* Records for the task *
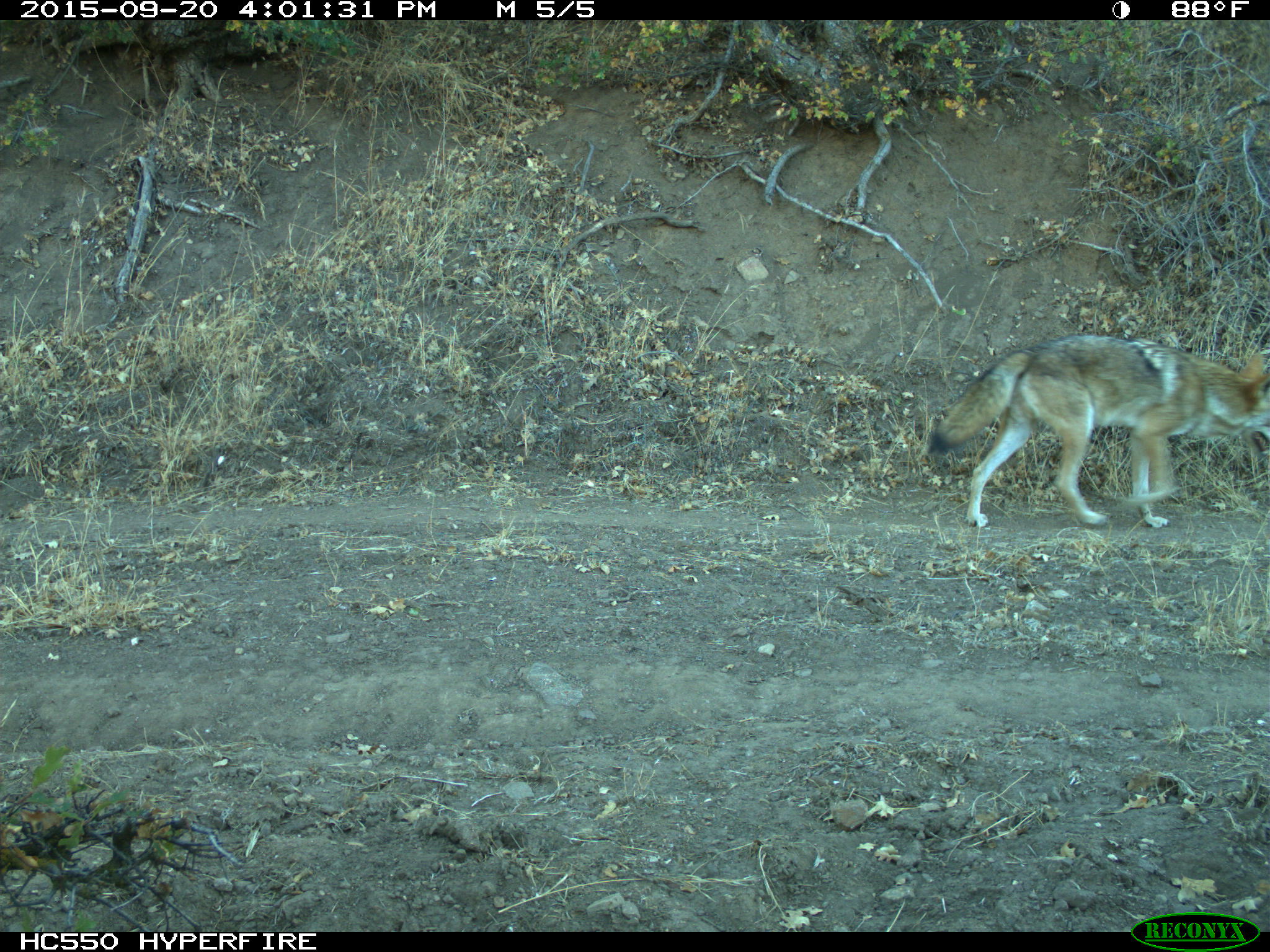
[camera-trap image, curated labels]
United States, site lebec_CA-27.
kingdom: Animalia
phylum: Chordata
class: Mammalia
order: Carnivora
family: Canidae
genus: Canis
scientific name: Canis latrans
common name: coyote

* * *

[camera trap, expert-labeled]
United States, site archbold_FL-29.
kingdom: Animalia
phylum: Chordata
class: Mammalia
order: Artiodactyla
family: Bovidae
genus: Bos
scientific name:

...

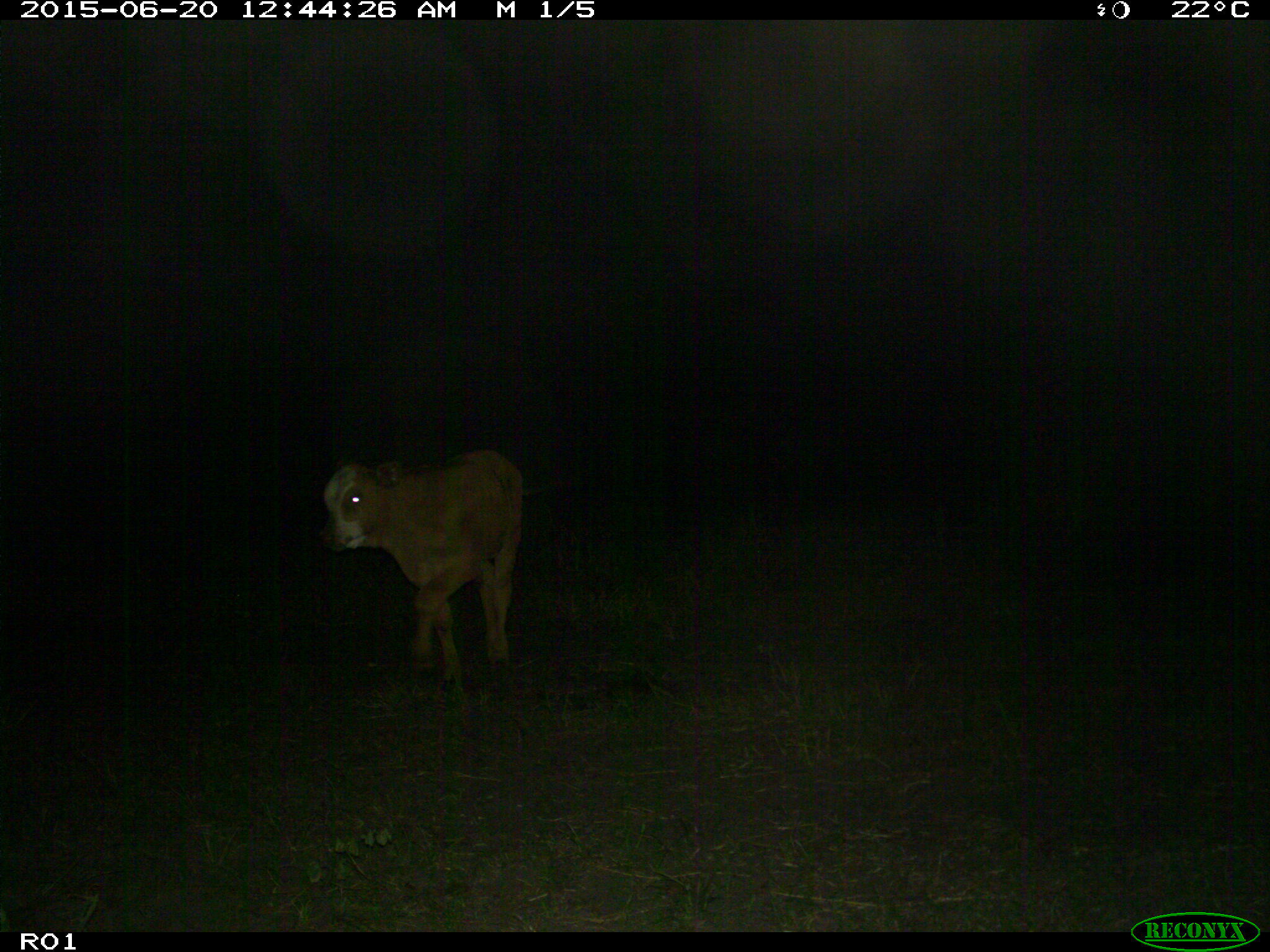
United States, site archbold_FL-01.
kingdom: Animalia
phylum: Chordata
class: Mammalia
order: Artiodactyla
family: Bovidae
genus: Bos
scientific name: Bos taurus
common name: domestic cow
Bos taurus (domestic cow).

* Work item *
Output exactly one stretch of the listing: from the line containing "[camera-trap image, curated labels]" through the line containing "common name: coyote", both end lines included.

* Answer for this exercise *
[camera-trap image, curated labels]
United States, site lebec_CA-27.
kingdom: Animalia
phylum: Chordata
class: Mammalia
order: Carnivora
family: Canidae
genus: Canis
scientific name: Canis latrans
common name: coyote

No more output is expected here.